11. Subcategories Management
Once you have created or imported frameworks, established domains, and categories, you can begin managing your subcategories.
Subcategories further refine your framework's structure by grouping related controls under categories, providing greater granularity and clarity in your organisation's structure.
By effectively managing your subcategories, you ensure that your framework remains flexible, organised, and aligned with your organisation's evolving needs and objectives.
Key Features for Managing Subcategories
Edit Subcategories
Update the subcategory code, define the subcategory name, and provide a description to accurately reflect its purpose.
Add New Subcategories
Create additional subcategories as needed to expand and enhance your framework.
Delete Subcategories
Remove subcategories that are no longer required to keep your framework current and focused.
Reorder Subcategories
Use the drag-and-drop functionality to reorganise subcategories, improving the logical flow within your framework.
Move Subcategories to Categories
Reassign subcategories to the appropriate category to maintain consistency and alignment.
Set Maturity Levels
Define both current and target maturity levels for each subcategory to monitor progress and establish improvement goals.
Define Applicability
The Define Applicability section allows you to specify which subcategories are relevant to your scope and which are out of scope. This helps optimise resources by focusing on applicable areas. Applicability can be set individually for each subcategories or globally across all subcategories.
Applicability defines whether a control is relevant to the scope and its implementation status. The options are:
Unknown
- This is the default status, indicating that no determination has been made yet regarding the control's applicability.
Implemented:
-
Indicates that the control is applicable and has been implemented.
-
This control is either selected for importation into policies or defined as implemented in other policies based on frameworks.
-
When marking a control as Not Implemented, it is advisable to provide a clear and concise justification for its non-implementation. This helps maintain transparency and supports future planning for addressing gaps.
Not Implemented:
-
Indicates that the control is applicable but has not been implemented. Controls in this category are not automatically imported into policies.
-
Recommendation: Provide a reason for non-implementation (e.g., organisational immaturity, excluded from scope).
Examples of valid reasons include:- Organisational Immaturity: The organisation lacks the necessary resources, processes, or expertise to implement the control.
- Excluded from Scope: The control is not relevant within the defined scope of the framework.
- Pending Implementation: The control is scheduled for future implementation as part of a phased approach.
- Alternative Measures in Place: Equivalent controls or mitigations have been implemented, rendering this control unnecessary.
Not Applicable
- Indicates that the control is not relevant to the scope and is therefore not implemented.
Assign Owners
Owners can be assigned to each framework subcategory to ensure accountability and clarity.
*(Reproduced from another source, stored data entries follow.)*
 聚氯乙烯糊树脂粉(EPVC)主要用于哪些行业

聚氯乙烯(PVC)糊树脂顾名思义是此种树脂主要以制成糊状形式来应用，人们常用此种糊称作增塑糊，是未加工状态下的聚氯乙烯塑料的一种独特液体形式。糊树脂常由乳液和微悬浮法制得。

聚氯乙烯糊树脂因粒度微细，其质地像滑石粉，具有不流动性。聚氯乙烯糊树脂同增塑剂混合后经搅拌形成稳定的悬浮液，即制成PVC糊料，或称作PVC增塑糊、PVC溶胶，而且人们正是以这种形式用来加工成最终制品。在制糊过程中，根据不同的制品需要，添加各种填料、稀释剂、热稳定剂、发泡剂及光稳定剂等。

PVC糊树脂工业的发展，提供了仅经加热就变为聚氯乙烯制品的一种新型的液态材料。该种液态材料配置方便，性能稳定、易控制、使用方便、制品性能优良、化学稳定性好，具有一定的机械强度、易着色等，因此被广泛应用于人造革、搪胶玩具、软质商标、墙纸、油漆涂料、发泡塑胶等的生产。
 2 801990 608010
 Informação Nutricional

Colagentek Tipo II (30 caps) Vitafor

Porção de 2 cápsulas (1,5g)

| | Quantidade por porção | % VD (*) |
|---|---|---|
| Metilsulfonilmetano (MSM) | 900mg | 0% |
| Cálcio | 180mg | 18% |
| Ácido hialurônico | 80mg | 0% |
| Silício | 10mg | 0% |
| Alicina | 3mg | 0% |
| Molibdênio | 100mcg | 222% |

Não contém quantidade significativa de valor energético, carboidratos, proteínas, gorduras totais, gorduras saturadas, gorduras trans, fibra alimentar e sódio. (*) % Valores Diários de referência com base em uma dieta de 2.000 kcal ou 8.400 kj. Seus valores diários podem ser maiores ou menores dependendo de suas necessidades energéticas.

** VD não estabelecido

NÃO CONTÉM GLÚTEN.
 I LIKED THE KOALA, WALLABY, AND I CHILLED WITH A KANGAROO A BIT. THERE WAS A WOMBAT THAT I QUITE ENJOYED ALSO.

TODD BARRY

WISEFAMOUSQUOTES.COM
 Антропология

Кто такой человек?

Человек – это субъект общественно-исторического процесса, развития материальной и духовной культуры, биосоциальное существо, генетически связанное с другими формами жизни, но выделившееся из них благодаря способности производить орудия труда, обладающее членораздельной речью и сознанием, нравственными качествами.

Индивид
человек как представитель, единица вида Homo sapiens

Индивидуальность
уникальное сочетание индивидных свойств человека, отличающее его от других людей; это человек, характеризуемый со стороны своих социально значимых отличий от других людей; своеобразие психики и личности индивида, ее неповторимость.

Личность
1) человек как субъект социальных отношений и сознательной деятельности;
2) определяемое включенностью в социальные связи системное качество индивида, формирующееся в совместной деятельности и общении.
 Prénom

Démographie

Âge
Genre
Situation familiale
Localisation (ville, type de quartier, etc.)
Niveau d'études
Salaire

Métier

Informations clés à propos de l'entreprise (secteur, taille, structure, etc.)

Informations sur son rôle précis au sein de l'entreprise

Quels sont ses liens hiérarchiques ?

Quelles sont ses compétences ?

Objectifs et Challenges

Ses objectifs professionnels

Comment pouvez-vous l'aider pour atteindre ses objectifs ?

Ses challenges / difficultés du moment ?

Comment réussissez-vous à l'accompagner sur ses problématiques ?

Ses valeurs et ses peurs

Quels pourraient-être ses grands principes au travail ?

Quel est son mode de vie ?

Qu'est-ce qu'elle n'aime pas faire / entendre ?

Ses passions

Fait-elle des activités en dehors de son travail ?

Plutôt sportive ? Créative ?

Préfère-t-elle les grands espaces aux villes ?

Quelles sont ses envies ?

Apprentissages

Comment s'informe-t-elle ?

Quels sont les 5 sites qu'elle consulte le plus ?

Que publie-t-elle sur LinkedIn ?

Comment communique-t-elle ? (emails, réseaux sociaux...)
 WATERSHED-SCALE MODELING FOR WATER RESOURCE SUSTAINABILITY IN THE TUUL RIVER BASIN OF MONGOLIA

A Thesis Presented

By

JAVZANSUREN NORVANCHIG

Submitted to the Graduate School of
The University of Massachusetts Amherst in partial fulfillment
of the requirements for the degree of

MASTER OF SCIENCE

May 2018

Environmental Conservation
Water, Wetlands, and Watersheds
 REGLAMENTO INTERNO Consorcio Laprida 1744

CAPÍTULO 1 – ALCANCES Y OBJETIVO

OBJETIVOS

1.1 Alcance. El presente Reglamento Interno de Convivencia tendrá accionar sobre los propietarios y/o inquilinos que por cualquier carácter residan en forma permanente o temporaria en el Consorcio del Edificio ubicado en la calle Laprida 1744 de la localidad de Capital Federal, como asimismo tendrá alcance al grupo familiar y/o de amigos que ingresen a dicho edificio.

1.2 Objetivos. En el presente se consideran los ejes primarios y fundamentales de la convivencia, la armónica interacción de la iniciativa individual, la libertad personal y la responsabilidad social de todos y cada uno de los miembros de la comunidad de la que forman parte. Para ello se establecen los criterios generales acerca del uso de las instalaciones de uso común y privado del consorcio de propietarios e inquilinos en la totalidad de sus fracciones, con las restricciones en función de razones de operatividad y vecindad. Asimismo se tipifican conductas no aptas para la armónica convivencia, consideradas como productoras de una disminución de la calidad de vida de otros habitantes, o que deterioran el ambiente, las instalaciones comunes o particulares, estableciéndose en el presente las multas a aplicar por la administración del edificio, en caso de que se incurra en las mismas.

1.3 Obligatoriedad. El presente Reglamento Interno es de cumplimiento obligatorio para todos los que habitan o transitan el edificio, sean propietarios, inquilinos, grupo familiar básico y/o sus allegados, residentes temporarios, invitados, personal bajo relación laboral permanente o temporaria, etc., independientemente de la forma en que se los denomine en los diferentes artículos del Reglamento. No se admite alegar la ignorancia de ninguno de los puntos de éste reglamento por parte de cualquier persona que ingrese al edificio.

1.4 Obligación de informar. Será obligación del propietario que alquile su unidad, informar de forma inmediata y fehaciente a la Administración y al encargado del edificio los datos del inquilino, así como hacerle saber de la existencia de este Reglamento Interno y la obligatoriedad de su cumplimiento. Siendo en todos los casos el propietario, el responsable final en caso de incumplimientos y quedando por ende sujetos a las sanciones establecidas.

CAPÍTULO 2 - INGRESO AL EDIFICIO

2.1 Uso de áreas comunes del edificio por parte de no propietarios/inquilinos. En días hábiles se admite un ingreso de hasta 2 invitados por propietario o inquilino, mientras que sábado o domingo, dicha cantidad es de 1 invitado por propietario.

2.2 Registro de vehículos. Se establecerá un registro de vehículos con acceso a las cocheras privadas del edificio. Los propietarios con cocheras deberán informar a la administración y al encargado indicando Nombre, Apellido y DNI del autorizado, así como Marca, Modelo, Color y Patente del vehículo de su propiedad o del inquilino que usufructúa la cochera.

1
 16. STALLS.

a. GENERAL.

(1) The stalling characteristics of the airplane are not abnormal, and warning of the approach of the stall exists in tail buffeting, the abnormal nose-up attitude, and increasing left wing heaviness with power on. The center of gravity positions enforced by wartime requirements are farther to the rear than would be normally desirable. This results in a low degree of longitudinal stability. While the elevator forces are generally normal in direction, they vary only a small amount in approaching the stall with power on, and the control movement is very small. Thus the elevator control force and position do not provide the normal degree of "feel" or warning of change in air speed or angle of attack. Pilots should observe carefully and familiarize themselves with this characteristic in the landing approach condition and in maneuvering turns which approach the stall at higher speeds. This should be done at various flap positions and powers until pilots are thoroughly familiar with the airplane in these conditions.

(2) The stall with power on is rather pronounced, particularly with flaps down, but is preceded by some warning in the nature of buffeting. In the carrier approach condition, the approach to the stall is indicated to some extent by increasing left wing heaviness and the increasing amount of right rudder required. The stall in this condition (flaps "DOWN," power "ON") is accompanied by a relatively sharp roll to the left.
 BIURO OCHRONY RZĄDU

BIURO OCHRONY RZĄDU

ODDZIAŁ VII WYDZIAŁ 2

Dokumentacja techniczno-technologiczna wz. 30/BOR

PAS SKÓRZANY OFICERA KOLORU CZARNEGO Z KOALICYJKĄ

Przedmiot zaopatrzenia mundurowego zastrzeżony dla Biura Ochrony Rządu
Steps to Assign Owners:
-
Click on the "Owners" button.
-
In the drawer, select one or multiple users as owners.
-
Click the blue "Assign Owners" button to save your changes.
Monitor Completion Status
View the total number of controls linked from policies to each subcategory and evaluate their completion levels. This feature offers valuable insights into your framework's current compliance status and target objectives based on policies.
Add and Manage Evidence
Attach supporting documentation (such as policies, procedures, or audit reports) to substantiate the controls within each subcategory. Collaborate and Document: Add comments, document changes, and maintain a history of modifications for transparency and accountability among team members.
Unique standard code
📌 Note: Each subcategory has a unique standard code displayed at the top of its card (e.g., FSC_00001, FSC_00002, etc.), ensuring its uniqueness within your framework.